The men reached the underbelly of the rig without incident. Though it was dark in the water, the higher struts of the rig caught the first glint of dawn. As the Harpooner eyeballed the target, two men inflated the raft while the other two attached a pair of watergel sticks beneath the tip of three spears. The twelve-inch-long sticks were carefully taped belly-to-belly. This configuration allowed the spear to be fitted into the tube muzzle. It also made sure that the sticks of watergel would not upset the balance of the spear. Though it would have been easier to assemble the package on the boat, the Harpooner had wanted to keep the watergel packets as dry as possible. Though moisture would not harm the explosives, wet foil would take longer for the sun to warm. These packets would only be exposed to direct sunlight for a half hour.
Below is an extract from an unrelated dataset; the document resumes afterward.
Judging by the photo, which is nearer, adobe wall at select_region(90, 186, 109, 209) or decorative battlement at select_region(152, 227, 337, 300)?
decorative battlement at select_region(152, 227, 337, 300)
He had to make certain they were dry enough—and thus hot enough—to explode within that time.
The raft was a six-man hexagonal platform. The Harpooner did not need it to hold six men. He wanted the larger size for stability. Larger rafts tended to ignore the smaller waves. That was important when he lay on his back to fire. He had removed the canopy to make it lighter. The large case in which it had been carried was discarded. The Harpooner climbed on board while the other men hung onto the sides to steady the raft even more.